One time, as Meade was walking us out, he decided to come to our house for a nightcap. As we were crossing the street, I looked back at the Esposito house and Ann was at the front window. She gave me a wink and a little wave, which I returned with the same. Nothing got past Meade — anywhere, anytime. When I caught up to everybody, he gave me a long sideways glance, as if to say “you’re alright kid.” I was brought up to respect my elders, and that was that.
During two summers in college, Jimmy pulled a few union strings and I sailed as an Ordinary Seaman on merchant vessels to the Middle East, Europe and the Caribbean. I did everything from water-blasting the cavernous oil holds to cleaning heads.
Docking is a tense time on an oil tanker — especially in the Gulf of Mexico — and we were all scrambling on deck when a little prick of an engineer got on my case about doing something wrong as I was signaling one of the tugboats that its spring line was coming loose. I was trying to ignore the prick when two of the biggest Able Bodied Seamen just about pinned the engineer to the deck by his ears. I only found out weeks later that the experienced guys were told to “watch out for the kid” before we sailed.

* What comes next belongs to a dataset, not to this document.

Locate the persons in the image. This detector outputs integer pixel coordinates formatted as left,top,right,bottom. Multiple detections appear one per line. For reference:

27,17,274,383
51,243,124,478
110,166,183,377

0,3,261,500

When we docked finally, I had a moment of rotten luck as the embarrassed engineer and I found ourselves alone in the machinist room. Like the dope he was, he came at me with something big and metal that he could barely throw. I picked a smallish 14-inch wrench off the wall and gave him a light crack on the side of his head. An hour later the third mate came to my bunk to fire me. He liked me — I could hear the regret in his voice. The last words from the two big guys who helped me out on deck were, “Don’t worry, we’ll take care of that fucking engineer.” I set off down the gangway with about five grand in my pocket and all of New Orleans at my feet. I had a blast while that little prick took the beating of his life.
Back in New York two weeks later, I picked up the ringing phone and Uncle Meade was on the line. “What are you doing home so early? You a lazy fuck or what?” I laughed. I knew he knew, so I didn’t even bother to go into what had transpired.
“Tomorrow, you go to the Brooklyn Navy Yard and see my friends, Martini & Rossi.” A guy called in the morning with some spooky instructions about where to meet M & R.
For the rest of the summer and most of the next school year, I worked the midnight shift helping machinists drill parts for Navy carriers and battleships. The bottom line was that when Uncle Meade called, you’d better have your shoes laced up and your jock strap on tight.